→ Work to be completed
Return only the lines running from the top of the entries to the line with "Happy Birthday Tomsk!", inclusive, exactly as written.

→ Data excerpts
____

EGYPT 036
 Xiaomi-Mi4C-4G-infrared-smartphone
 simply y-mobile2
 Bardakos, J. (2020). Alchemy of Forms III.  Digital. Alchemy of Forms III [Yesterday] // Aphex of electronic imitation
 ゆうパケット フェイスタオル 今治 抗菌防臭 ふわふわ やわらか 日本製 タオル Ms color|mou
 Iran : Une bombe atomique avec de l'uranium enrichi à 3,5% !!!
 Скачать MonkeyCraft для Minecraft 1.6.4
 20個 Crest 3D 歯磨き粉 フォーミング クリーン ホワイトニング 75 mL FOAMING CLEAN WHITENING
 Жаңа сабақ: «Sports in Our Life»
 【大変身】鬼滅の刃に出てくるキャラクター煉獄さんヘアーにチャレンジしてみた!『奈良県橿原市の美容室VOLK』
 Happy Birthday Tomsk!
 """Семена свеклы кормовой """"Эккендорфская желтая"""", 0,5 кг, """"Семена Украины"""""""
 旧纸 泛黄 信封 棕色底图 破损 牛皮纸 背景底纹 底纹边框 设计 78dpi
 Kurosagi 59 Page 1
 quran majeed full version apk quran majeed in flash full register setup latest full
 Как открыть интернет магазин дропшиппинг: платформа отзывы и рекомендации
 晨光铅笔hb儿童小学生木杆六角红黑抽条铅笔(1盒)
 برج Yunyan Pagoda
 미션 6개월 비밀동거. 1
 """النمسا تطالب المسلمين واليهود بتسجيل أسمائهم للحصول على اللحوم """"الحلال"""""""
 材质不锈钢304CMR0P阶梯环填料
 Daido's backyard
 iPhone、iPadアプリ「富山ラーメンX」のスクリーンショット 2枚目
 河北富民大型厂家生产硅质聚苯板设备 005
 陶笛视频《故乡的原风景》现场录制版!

____

→ Answer area
EGYPT 036
 Xiaomi-Mi4C-4G-infrared-smartphone
 simply y-mobile2
 Bardakos, J. (2020). Alchemy of Forms III.  Digital. Alchemy of Forms III [Yesterday] // Aphex of electronic imitation
 ゆうパケット フェイスタオル 今治 抗菌防臭 ふわふわ やわらか 日本製 タオル Ms color|mou
 Iran : Une bombe atomique avec de l'uranium enrichi à 3,5% !!!
 Скачать MonkeyCraft для Minecraft 1.6.4
 20個 Crest 3D 歯磨き粉 フォーミング クリーン ホワイトニング 75 mL FOAMING CLEAN WHITENING
 Жаңа сабақ: «Sports in Our Life»
 【大変身】鬼滅の刃に出てくるキャラクター煉獄さんヘアーにチャレンジしてみた!『奈良県橿原市の美容室VOLK』
 Happy Birthday Tomsk!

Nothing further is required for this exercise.